Se não é admissível que as brancas usem tranças africanas, então também não podemos aceitar que milhões de portugueses queiram deitar-se ao sol para se apropriarem da herança genética dos negros. Porque, alguns e algumas ficam tão escuros que parecem realmente negros ou pelo menos mestiços. Imagine-se agora que depois de ficarem tão escuros resolviam colocar umas tranças africanas ou usar uma peruca com cabelo encaracolado. Tratar-se-ia de um duplo crime de Apropriação Cultural e Racial. Assim sendo, não resta outra alternativa ao Governo senão encerrar hoje mesmo as praias, proibir os solários e obrigar os cidadãos a usar protetores solares sempre que ponham um pé na rua ou abram uma janela. As únicas pessoas que poderão ser isentadas destas medidas civilizacionais são aqueles e aquelas cujos corpos – designados por copinhos de leite –, ao receberem a luz solar, se apropriam apenas da herança genética dos camarões cozidos. Tal como aos ingleses do Algarve, acontece-me justamente isso todos os anos.

O combate à Apropriação Cultural deve ainda ser alargado à gastronomia.

Eu, se não posso ser acusado de qualquer tipo de apropriação quando vou à praia – a indignação dos crustáceos ainda é aceitável – confesso que me tenho apropriado da cultura afro-brasileira quando cozinho. Tal como Rita Pereira gosta de tranças africanas, eu gosto de pratos como Moqueca de Peixe, Bobó de Camarão e Feijoada à Brasileira – pratos, ainda por cima, inventados por escravos. Cozinho-os regularmente e, Deus me perdoe, sirvo-os aos meus amigos com caipirinhas – que assim se tornam cúmplices desta infame Apropriação Cultural. Mas prometo emendar-me. A partir de agora, só irei cozinhar as receitas de Maria de Lurdes Modesto. Pizas, Massa à Bolonhesa e Linguini Nero com Gambas ficam suspensos até consultar o embaixador italiano.

Portanto, Rita, refreie os seus ímpetos multiculturais, mesmo que a sua intenção seja a de homenagear outras culturas, pois há sempre quem se ofenda e detenha o monopólio da indignação. No século XXI, viver em liberdade é isto mesmo: indigna-se quem pode, obedece quem deve. Assim, ainda que lhe custe, não coloque mais tranças africanas, não vista kimonos orientais e caso não resista a cozinhar uma Moamba de Galinha picante, afaste as fotografias das redes sociais.
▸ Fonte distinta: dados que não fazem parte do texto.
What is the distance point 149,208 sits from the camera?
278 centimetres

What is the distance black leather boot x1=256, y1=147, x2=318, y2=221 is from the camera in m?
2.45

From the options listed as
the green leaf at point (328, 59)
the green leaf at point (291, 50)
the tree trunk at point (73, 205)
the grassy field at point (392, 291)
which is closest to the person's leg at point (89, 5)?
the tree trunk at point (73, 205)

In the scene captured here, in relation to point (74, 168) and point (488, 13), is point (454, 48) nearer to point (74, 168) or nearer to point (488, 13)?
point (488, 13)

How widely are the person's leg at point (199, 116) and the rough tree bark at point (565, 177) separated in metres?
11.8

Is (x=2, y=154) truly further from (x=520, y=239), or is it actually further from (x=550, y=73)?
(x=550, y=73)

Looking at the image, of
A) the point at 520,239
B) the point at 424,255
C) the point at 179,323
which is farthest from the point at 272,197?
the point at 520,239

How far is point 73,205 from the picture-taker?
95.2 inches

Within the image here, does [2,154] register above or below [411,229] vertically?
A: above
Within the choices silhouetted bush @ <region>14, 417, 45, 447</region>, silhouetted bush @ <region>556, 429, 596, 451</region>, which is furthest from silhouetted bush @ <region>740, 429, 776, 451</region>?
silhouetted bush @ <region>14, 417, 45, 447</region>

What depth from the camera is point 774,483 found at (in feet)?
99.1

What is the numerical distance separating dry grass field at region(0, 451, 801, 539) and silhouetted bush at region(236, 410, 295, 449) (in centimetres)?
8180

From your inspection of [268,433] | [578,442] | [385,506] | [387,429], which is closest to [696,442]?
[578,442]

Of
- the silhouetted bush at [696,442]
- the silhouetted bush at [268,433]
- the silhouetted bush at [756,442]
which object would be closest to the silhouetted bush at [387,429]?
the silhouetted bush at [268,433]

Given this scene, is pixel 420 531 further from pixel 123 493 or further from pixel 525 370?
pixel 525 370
Se a Rita quer realmente mudar de visual, porque não experimenta colocar na sua bela cabeça um daqueles barretes do Bailinho da Madeira que parecem ter uma antena? É verdade que aquilo dá uma aparência bizarra a uns e patusca a outros. Mas a si, gira como é, decerto que lhe vai ficar a matar. Depois, com o barrete na cabeça e em fato de banho, poderá mostrar os seus dotes de bailarina nas redes sociais para delírio dos seus fãs. E a única pessoa que se poderá indignar com esta Apropriação Cultural será o Dr. Alberto João Jardim – mas ele não pertence à Inquisição que a persegue.